A method of forming an initial layer for the electrodeposition technique by use of the CBD technique has been disclosed. The CBD technique is the liquid phase technique that enables the formation of the zinc oxide film on a non-conductive underlayer. However, since zinc oxide is a wurtzite crystal, in cases where a morphology control agent (such as an organic molecule) for growth control of a specific crystal face, or the like, is not used particularly in the CBD technique, a growth rate in the c-axis direction of the crystal is ordinarily quick, and the crystal is apt to grow in a rod-like shape. As a result, large rod-shaped crystals deposit, and a film is not formed. Even though a film is formed, a film structure, wherein a plurality of fine rod-shaped crystals stand side by side with a spacing being left therebetween, is obtained. It is thus not always possible to appropriately cover the underlayer.
As methods of controlling the crystal growth and forming a zinc oxide film which appropriately covers an underlayer, there have been proposed the methods, wherein a plurality of metal fine particles are imparted to the underlayer, and wherein a zinc oxide film is then formed with the CBD technique. In Japanese Patent No. 4081625, a method is disclosed, wherein an underlayer is catalyzed with an activator containing Ag ions, and wherein a zinc oxide film is then formed by use of a zinc oxide deposition solution. For example, in paragraph 0026 of Japanese Unexamined Patent Publication No. 2002-020884, a method is described, wherein an underlayer is catalyzed with an activator containing Ag ions, wherein zinc oxide is then deposited with an electroless technique, and wherein energizing processing is performed in a zinc oxide deposition solution by utilizing the thus obtained ZnO deposit as a cathode and utilizing a zinc plate as an anode, whereby ZnO is grown. Similar techniques are also described in J. Katayama, “Application of ZnO Prepared with Soft Solution Processing and Cu2O Semiconductor Thin Film to Optoelectronics”, Ritsumeikan University doctoral thesis, 2004; and H. Ishizaki et al., “Influence of (CH3)2NHBH3 Concentration on Electrical Properties of Electrochemically Grown ZnO Films”, Journal of The Electrochemical Society, Vol. 148, Issue 8, pp. C540-0543, 2001.

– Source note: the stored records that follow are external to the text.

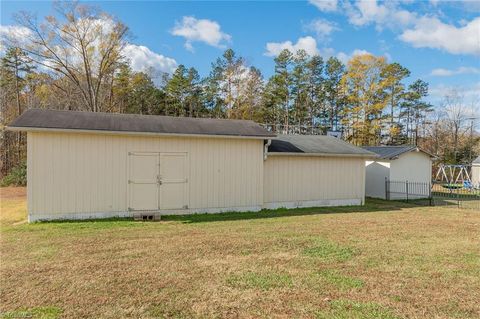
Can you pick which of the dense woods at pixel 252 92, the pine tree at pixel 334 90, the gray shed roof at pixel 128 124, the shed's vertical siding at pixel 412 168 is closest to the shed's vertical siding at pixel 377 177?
the shed's vertical siding at pixel 412 168

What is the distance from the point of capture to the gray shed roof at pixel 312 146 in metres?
11.9

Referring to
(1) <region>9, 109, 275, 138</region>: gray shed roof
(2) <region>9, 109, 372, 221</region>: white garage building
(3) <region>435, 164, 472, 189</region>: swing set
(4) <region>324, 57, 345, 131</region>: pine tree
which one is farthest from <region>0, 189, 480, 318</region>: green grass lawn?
(4) <region>324, 57, 345, 131</region>: pine tree

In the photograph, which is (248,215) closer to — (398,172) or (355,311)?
(355,311)

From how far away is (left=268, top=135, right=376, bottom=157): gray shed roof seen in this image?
11.9 meters

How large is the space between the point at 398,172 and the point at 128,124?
1312cm

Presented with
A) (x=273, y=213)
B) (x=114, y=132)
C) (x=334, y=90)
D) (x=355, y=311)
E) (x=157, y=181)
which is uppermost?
(x=334, y=90)

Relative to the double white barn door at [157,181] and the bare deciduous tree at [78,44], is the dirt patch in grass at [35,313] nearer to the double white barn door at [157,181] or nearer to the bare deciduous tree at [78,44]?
the double white barn door at [157,181]

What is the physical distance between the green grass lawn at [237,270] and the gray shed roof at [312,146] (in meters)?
3.85

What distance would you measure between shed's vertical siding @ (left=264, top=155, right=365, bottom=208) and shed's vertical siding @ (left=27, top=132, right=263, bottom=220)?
0.95 m

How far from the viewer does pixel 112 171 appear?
359 inches

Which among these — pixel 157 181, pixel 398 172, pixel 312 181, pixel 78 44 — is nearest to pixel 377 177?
pixel 398 172

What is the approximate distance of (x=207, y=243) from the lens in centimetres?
650

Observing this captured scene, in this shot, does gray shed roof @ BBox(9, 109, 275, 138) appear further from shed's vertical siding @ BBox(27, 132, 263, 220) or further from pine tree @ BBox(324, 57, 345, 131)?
pine tree @ BBox(324, 57, 345, 131)

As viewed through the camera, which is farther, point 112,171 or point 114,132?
point 112,171
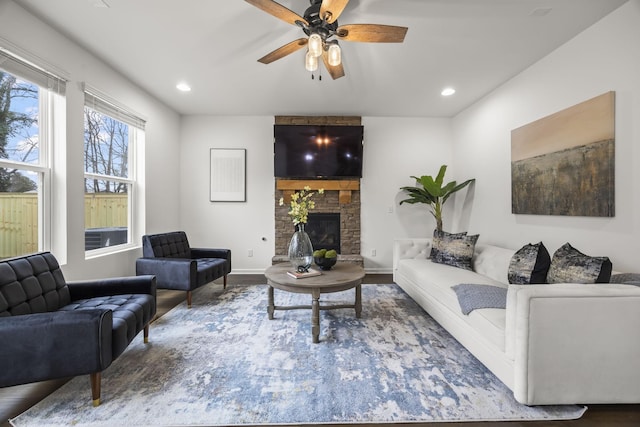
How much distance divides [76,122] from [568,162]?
4.58 meters

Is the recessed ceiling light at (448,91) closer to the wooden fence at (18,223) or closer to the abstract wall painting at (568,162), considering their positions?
the abstract wall painting at (568,162)

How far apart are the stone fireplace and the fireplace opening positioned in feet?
0.08

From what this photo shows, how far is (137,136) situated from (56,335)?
3.00m

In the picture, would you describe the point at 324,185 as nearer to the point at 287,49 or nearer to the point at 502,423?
the point at 287,49

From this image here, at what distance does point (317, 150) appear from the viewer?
466cm

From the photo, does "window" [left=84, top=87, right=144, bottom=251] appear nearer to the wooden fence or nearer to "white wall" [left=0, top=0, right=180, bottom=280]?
"white wall" [left=0, top=0, right=180, bottom=280]

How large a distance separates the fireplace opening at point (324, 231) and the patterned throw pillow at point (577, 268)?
305cm

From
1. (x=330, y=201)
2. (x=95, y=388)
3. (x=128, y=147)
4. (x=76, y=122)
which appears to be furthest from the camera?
(x=330, y=201)

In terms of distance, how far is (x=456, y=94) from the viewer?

However, in cases where the electrically conductive zinc oxide film is formed ultimately by performing the steps up to the electrodeposition technique in accordance with each of the methods described in Japanese Unexamined Patent Publication No. 2002-020884; Japanese Patent No. 3445293; Japanese Patent No. 4081625; J. Katayama, “Application of ZnO Prepared with Soft Solution Processing and Cu2O Semiconductor Thin Film to Optoelectronics”, Ritsumeikan University doctoral thesis, 2004; and H. Ishizaki et al., “Influence of (CH3)2NHBH3 Concentration on Electrical Properties of Electrochemically Grown ZnO Films”, Journal of The Electrochemical Society, Vol. 148, Issue 8, pp. C540-0543, 2001, a specific resistance value of the obtained electrically conductive zinc oxide film is as high as approximately 7.8×10−3Ω·cm, which corresponds to a sheet resistance value of as high as approximately 200Ω/□, and a resistance value satisfactory for the electrode layer is not obtained. (The resistance value described above is cited from J. Katayama, “Application of ZnO Prepared with Soft Solution Processing and Cu2O Semiconductor Thin Film to Optoelectronics”, Ritsumeikan University doctoral thesis, 2004.) Also, in cases where the metal layer is used as the underlayer for the transparent conductive layer, since the metal layer affects a band gap, there is the risk that the device characteristics will become bad.